Please copy the records word for word, from the very first line up to and including the line with "In the bottom chart, what is the value for Субсидии".

##########

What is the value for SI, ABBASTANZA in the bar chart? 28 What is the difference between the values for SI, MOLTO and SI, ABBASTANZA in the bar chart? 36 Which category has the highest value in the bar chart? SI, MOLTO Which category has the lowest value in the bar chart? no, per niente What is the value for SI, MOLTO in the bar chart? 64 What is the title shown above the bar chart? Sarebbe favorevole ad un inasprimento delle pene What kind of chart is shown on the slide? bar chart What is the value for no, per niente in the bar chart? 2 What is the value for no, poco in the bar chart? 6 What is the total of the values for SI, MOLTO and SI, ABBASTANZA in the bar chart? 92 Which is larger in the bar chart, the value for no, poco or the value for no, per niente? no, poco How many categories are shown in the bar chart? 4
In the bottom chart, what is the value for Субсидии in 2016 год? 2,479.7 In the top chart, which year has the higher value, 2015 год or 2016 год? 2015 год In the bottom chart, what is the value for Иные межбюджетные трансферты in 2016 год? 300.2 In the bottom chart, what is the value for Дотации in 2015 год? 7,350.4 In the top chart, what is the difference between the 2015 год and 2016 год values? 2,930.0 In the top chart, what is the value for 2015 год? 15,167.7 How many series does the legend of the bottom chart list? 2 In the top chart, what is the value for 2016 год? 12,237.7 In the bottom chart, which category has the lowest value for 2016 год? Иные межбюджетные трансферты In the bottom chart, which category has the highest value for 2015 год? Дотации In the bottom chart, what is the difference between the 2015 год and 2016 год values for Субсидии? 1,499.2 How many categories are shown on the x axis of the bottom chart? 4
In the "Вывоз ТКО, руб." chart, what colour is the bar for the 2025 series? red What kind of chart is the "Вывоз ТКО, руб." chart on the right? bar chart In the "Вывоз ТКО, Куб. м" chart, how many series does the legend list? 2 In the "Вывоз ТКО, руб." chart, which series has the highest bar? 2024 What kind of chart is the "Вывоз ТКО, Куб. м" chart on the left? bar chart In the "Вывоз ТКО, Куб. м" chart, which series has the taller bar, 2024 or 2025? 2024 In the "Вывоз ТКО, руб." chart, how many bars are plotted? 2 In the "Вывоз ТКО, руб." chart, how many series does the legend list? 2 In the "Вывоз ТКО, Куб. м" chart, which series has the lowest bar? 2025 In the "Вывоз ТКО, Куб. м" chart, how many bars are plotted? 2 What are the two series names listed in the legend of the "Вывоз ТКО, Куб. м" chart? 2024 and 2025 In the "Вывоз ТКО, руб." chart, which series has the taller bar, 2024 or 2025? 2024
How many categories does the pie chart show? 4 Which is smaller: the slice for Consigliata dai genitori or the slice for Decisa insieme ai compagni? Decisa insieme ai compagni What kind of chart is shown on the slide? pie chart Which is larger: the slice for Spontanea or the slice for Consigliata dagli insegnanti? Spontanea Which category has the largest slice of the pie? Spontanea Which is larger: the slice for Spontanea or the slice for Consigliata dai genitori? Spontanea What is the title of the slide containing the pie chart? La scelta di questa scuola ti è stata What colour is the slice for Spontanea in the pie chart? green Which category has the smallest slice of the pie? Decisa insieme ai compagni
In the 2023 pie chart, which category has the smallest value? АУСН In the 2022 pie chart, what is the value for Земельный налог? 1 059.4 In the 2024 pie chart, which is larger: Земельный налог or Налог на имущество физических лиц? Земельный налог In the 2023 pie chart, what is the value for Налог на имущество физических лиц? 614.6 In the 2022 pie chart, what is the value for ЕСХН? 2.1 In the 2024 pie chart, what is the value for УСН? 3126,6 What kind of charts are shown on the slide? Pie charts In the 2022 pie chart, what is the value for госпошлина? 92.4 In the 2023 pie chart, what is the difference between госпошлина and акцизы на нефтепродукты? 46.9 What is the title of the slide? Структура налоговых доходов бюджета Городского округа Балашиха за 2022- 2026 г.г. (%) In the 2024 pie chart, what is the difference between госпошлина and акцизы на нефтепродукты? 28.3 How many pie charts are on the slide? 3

##########

Exercise result -
What is the value for SI, ABBASTANZA in the bar chart? 28 What is the difference between the values for SI, MOLTO and SI, ABBASTANZA in the bar chart? 36 Which category has the highest value in the bar chart? SI, MOLTO Which category has the lowest value in the bar chart? no, per niente What is the value for SI, MOLTO in the bar chart? 64 What is the title shown above the bar chart? Sarebbe favorevole ad un inasprimento delle pene What kind of chart is shown on the slide? bar chart What is the value for no, per niente in the bar chart? 2 What is the value for no, poco in the bar chart? 6 What is the total of the values for SI, MOLTO and SI, ABBASTANZA in the bar chart? 92 Which is larger in the bar chart, the value for no, poco or the value for no, per niente? no, poco How many categories are shown in the bar chart? 4
In the bottom chart, what is the value for Субсидии in 2016 год? 2,479.7 In the top chart, which year has the higher value, 2015 год or 2016 год? 2015 год In the bottom chart, what is the value for Иные межбюджетные трансферты in 2016 год? 300.2 In the bottom chart, what is the value for Дотации in 2015 год? 7,350.4 In the top chart, what is the difference between the 2015 год and 2016 год values? 2,930.0 In the top chart, what is the value for 2015 год? 15,167.7 How many series does the legend of the bottom chart list? 2 In the top chart, what is the value for 2016 год? 12,237.7 In the bottom chart, which category has the lowest value for 2016 год? Иные межбюджетные трансферты In the bottom chart, which category has the highest value for 2015 год? Дотации In the bottom chart, what is the difference between the 2015 год and 2016 год values for Субсидии? 1,499.2 How many categories are shown on the x axis of the bottom chart? 4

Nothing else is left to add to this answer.